La sanzione risulta determinata dalla somma di:
- un importo fisso pari a € 30;
- un importo variabile in base al valore della transazione rifiutata.
Il DL n. 179/2012, c.d. “Decreto Crescita 2.0”, il Legislatore ha introdotto una specifica disposizione finalizzata alla diffusione dell’utilizzo degli strumenti elettronici di pagamento.
La sanzione
La sanzione ammonta a 30 euro, a cui va aggiunto il 4% del valore della transazione rifiutata.
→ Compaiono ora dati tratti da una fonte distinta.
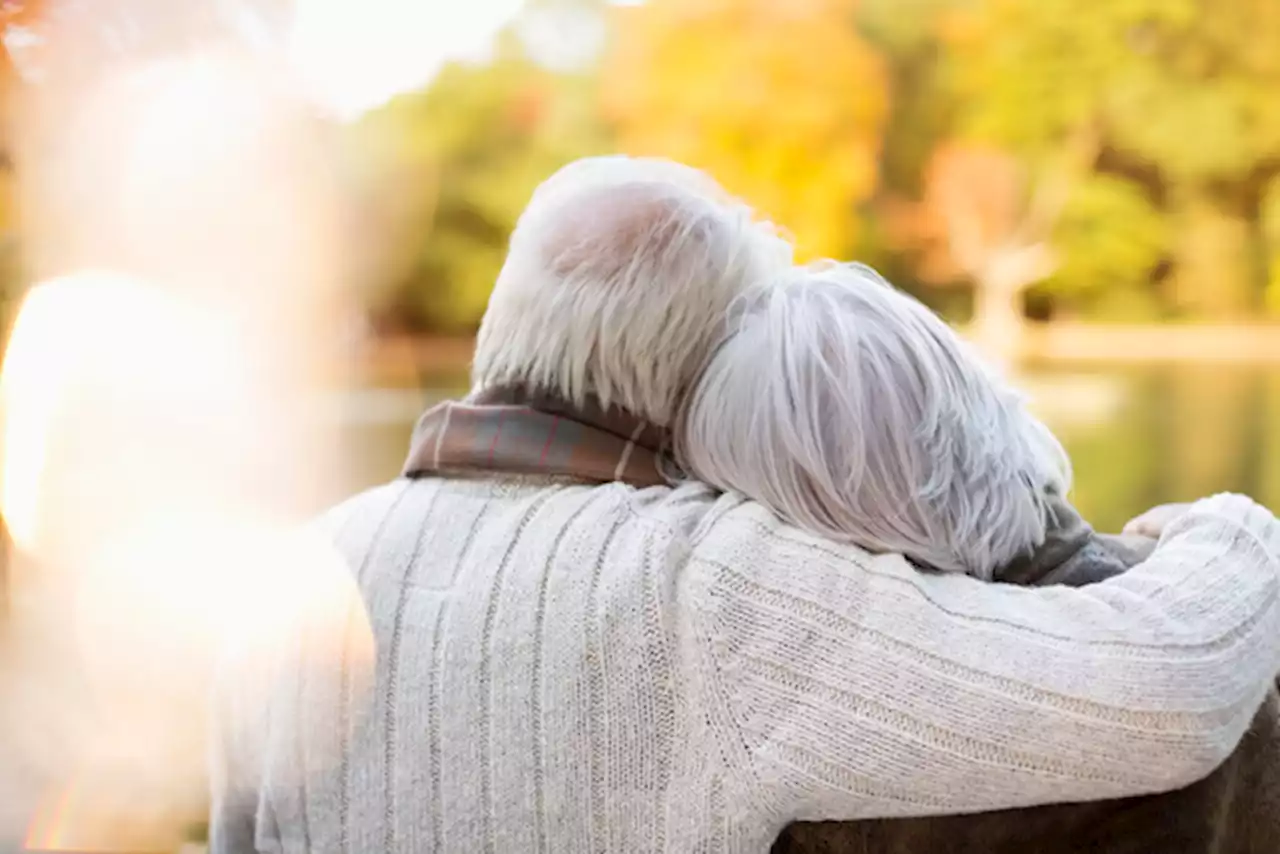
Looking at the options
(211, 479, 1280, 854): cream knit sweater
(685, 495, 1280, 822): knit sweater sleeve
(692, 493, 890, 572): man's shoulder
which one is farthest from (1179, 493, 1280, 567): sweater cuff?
(692, 493, 890, 572): man's shoulder

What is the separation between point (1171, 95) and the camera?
2.21 metres

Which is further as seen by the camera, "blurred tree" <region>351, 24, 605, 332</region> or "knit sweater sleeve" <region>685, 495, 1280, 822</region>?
"blurred tree" <region>351, 24, 605, 332</region>

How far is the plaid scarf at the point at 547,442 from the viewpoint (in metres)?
0.98

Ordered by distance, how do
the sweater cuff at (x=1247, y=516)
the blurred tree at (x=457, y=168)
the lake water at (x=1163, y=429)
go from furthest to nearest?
the lake water at (x=1163, y=429) → the blurred tree at (x=457, y=168) → the sweater cuff at (x=1247, y=516)

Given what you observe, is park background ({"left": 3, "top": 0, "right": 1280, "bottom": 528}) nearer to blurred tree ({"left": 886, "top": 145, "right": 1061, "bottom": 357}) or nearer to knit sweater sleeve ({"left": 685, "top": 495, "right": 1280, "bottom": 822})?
blurred tree ({"left": 886, "top": 145, "right": 1061, "bottom": 357})

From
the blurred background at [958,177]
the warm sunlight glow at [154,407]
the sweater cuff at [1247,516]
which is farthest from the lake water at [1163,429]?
the warm sunlight glow at [154,407]

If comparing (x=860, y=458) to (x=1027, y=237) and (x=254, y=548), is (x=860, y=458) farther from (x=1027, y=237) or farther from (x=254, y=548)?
(x=1027, y=237)

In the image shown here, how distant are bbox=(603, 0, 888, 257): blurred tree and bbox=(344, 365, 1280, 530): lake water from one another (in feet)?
1.89

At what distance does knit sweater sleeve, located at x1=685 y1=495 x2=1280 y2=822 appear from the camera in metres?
0.80

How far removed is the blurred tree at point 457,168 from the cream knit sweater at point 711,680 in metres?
1.00

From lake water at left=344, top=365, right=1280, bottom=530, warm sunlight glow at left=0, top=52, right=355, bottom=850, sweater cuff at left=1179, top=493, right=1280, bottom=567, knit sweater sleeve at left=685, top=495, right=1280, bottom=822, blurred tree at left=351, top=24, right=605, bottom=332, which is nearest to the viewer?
knit sweater sleeve at left=685, top=495, right=1280, bottom=822

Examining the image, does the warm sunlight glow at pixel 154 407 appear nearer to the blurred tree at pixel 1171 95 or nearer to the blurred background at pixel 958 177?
the blurred background at pixel 958 177

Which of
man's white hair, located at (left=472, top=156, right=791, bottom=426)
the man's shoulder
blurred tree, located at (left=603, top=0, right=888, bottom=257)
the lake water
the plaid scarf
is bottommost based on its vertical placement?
the lake water

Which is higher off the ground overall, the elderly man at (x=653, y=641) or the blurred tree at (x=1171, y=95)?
the blurred tree at (x=1171, y=95)
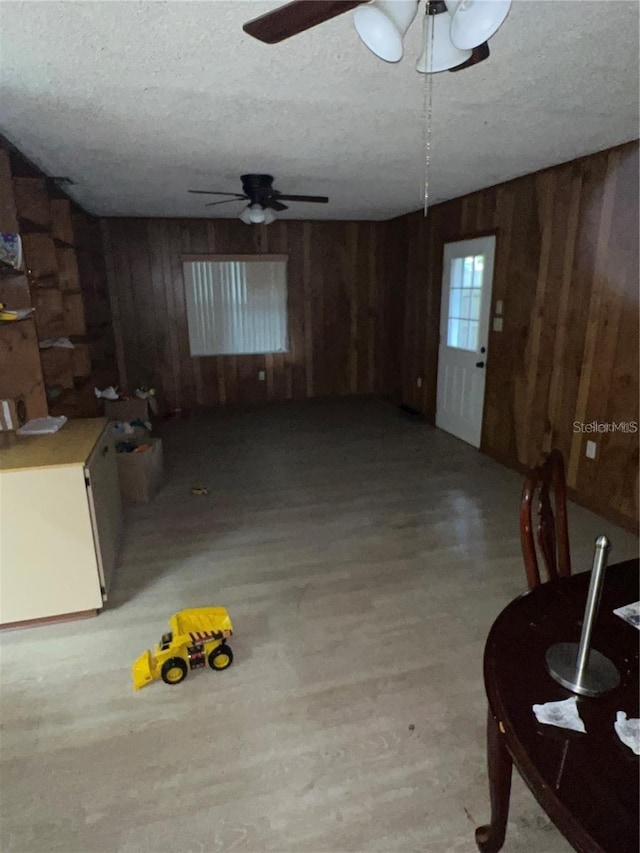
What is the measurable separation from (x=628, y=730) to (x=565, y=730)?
0.11 meters

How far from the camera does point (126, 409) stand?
16.3ft

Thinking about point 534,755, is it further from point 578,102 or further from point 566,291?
point 566,291

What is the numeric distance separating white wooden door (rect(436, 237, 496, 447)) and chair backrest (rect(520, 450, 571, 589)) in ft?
10.6

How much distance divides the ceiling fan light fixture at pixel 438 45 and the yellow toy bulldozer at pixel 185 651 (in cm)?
219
La sanzione si applica a tutti coloro che non accettano pagamenti elettronici (carte di credito e bancomat) all’interno delle loro attività, sia che offrano servizi, sia che vendano prodotti al pubblico. Quindi non varrà solo per i negozianti, ma anche per i tassisti e altri liberi professionisti. L’obbligo non si applica nei casi di «oggettiva impossibilità tecnica». In questi casi, infatti, vengono applicate le norme generali sulle sanzioni amministrative previste dalla legge n. 689/1981, con riferimento alle procedure e ai termini, a eccezione dell’articolo 16 che disciplina il pagamento in forma ridotta, spiega la Fondazione studi consulenti del lavoro in una circolare del 7 giugno 2022.